Don Juan Manuel's ''Tales of Count Lucanor'', in Spanish ''Libro de los ejemplos del conde Lucanor y de Patronio'' (''Book of the Examples of Count Lucanor and of Patronio''), also commonly known as ''El Conde Lucanor, Libro de Patronio'', or ''Libro de los ejemplos'' (original Old Castilian: ''Libro de los enxiemplos del Conde Lucanor et de Patronio''), is one of the earliest works of prose in Castilian Spanish. It was first written in 1335.

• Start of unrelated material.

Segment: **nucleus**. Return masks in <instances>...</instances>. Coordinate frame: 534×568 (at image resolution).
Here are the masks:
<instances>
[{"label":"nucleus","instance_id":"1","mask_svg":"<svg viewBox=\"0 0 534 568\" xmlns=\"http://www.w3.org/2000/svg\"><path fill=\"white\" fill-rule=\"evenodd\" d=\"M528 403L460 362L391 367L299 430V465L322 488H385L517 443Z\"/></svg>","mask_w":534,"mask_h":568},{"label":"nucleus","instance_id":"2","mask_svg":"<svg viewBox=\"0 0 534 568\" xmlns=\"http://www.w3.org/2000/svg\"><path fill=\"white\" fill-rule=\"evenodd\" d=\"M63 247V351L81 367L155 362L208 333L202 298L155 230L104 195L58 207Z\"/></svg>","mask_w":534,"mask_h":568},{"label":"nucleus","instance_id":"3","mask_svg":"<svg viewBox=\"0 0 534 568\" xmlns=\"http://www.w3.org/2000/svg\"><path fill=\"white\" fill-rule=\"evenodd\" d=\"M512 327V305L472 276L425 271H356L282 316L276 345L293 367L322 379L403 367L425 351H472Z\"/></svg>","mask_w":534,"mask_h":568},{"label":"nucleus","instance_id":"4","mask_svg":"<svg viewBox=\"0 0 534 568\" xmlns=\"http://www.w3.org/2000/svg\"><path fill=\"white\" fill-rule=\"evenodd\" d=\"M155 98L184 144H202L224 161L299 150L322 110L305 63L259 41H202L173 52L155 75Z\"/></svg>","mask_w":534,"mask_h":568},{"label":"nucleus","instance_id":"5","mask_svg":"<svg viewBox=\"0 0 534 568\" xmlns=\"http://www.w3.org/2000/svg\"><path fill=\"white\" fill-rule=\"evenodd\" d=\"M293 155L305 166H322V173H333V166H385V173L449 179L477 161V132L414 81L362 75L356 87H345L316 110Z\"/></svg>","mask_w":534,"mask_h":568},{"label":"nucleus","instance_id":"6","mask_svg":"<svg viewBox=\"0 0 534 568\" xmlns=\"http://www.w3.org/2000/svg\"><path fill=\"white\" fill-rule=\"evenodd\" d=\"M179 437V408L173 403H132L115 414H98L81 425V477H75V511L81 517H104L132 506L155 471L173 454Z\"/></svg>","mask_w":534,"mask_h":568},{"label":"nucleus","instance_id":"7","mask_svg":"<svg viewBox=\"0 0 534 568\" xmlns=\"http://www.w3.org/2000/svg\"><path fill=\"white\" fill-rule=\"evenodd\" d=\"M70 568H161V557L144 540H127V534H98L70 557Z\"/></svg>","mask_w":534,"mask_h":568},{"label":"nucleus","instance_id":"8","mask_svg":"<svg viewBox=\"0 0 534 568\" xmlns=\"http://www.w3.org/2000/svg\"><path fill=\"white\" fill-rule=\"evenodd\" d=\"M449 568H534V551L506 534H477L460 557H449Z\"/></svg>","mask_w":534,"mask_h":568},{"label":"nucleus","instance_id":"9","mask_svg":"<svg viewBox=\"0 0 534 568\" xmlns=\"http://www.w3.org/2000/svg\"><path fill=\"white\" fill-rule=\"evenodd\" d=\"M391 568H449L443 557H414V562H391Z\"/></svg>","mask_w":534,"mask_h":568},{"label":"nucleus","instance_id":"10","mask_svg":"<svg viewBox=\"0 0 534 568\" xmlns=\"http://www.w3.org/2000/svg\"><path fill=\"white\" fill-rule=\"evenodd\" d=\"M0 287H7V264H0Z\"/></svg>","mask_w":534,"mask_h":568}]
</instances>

The book is divided into four parts. The first and most well-known part is a series of 50 short stories (some no more than a page or two) drawn from various sources, such as Aesop and other classical writers, and Arabic folktales. Story 28, "Of what happened to a woman called Truhana", a version of Aesop's ''The Milkmaid and Her Pail'', was claimed by Max Müller to originate in the Hindu cycle ''Panchatantra''.〔See (''The Broken Pot'' from the Panchatantra ), an example of (folktales of type "Air Castles" ). Retrieved March 13, 2010.〕
''Tales of Count Lucanor'' was first printed in 1575 when it was published at Seville under the auspices of Argote de Molina. It was again printed at Madrid in 1642, after which it lay forgotten for nearly two centuries.〔(Preface ) of ''Count Lucanor; of the Fifty Pleasant Stories of Patronio'', written by the Prince Don Juan Manuel and first translated into English by James York, M. D., 1868 Gibbings & Company, Limited; London; 1899.〕
==Purpose and structure==
A didactic, moralistic purpose, which would color so much of the Spanish literature to follow (see Novela picaresca), is the mark of this book. Count Lucanor engages in conversation with his advisor Patronio, putting to him a problem ("Some man has made me a proposition..." or "I fear that such and such person intends to...") and asking for advice. Patronio responds always with the greatest humility, claiming not to wish to offer advice to so illustrious a person as the Count, but offering to tell him a story of which the Count's problem reminds him. (Thus, the stories are "examples" () of wise action.) At the end he advises the Count to do as the protagonist of his story did.
Each chapter ends in more or less the same way, with slight variations on: "And this pleased the Count greatly and he did just so, and found it well. And Don Johán (Juan) saw that this example was very good, and had it written in this book, and composed the following verses." A rhymed couplet closes, giving the moral of the story.